--- Aim ---
Copy out each of the lines below word for word, leaving out the pictures.

--- Material for this exercise ---
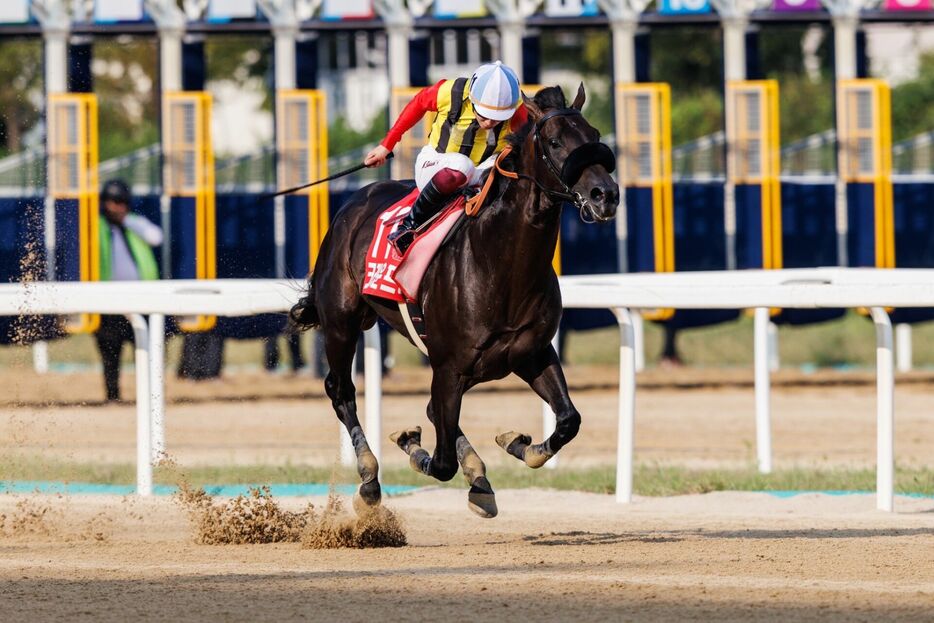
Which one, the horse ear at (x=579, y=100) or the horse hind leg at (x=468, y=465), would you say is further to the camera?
the horse hind leg at (x=468, y=465)

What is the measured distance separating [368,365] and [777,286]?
1952 millimetres

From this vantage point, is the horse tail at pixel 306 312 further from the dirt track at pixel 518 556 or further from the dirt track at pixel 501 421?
the dirt track at pixel 501 421

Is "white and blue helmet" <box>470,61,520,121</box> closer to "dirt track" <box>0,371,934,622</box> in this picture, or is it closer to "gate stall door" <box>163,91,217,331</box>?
"dirt track" <box>0,371,934,622</box>

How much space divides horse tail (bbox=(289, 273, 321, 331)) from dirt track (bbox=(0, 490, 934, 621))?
103 cm

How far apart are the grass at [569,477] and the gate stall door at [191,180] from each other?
5.17m

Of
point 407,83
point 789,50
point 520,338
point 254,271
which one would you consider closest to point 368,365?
point 520,338

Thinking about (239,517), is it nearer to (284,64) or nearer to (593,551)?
(593,551)

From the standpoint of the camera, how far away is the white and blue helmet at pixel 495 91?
21.0ft

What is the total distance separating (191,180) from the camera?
49.0ft

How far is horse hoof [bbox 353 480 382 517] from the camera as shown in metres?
6.68

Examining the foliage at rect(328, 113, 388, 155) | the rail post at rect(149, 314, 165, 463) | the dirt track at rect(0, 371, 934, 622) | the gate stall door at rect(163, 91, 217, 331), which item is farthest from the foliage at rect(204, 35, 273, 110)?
the rail post at rect(149, 314, 165, 463)

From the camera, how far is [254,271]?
14.7 m

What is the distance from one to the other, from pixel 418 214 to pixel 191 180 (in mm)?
8543

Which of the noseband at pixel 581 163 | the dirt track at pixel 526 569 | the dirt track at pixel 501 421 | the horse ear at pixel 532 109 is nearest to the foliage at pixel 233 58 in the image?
the dirt track at pixel 501 421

--- Solved exercise ---
Which one, the horse ear at (x=579, y=100) or the horse hind leg at (x=468, y=465), would you say is further to the camera?
the horse hind leg at (x=468, y=465)

What is the measured distance separating [368,365] and [777,286]?
1952 millimetres

From this vantage point, is the horse tail at pixel 306 312 further from the dirt track at pixel 518 556 or further from the dirt track at pixel 501 421?
the dirt track at pixel 501 421

Is "white and blue helmet" <box>470,61,520,121</box> closer to "dirt track" <box>0,371,934,622</box> in this picture, or is it closer to "gate stall door" <box>163,91,217,331</box>?
"dirt track" <box>0,371,934,622</box>

How much space divides horse tail (bbox=(289, 273, 321, 331)) from dirt track (bbox=(0, 490, 934, 621))?
103 cm

How far apart are the grass at [569,477] and the gate stall door at [191,180] from each other?
5.17m

Of
point 407,83
point 789,50
point 520,338
point 254,271
which one would you consider closest to point 368,365?
point 520,338

Thinking about (239,517), is it nearer to (284,64) or nearer to (593,551)?
(593,551)

From the standpoint of the camera, how far away is the white and blue helmet at pixel 495 91?
21.0ft

What is the total distance separating (191,180) from the camera?
49.0ft

How far is horse hoof [bbox 353 480 382 517] from the camera as shown in metres?
6.68

Examining the foliage at rect(328, 113, 388, 155) | the rail post at rect(149, 314, 165, 463) | the dirt track at rect(0, 371, 934, 622) | the gate stall door at rect(163, 91, 217, 331), which item is farthest from the foliage at rect(204, 35, 273, 110)?
the rail post at rect(149, 314, 165, 463)

From the camera, how far is [254,271]?
14.7 m

What is the distance from one to the other, from pixel 418 214 to pixel 191 180 (in mm)?
8543

Which of the noseband at pixel 581 163 | the dirt track at pixel 526 569 | the dirt track at pixel 501 421 | the horse ear at pixel 532 109 is nearest to the foliage at pixel 233 58 in the image?
the dirt track at pixel 501 421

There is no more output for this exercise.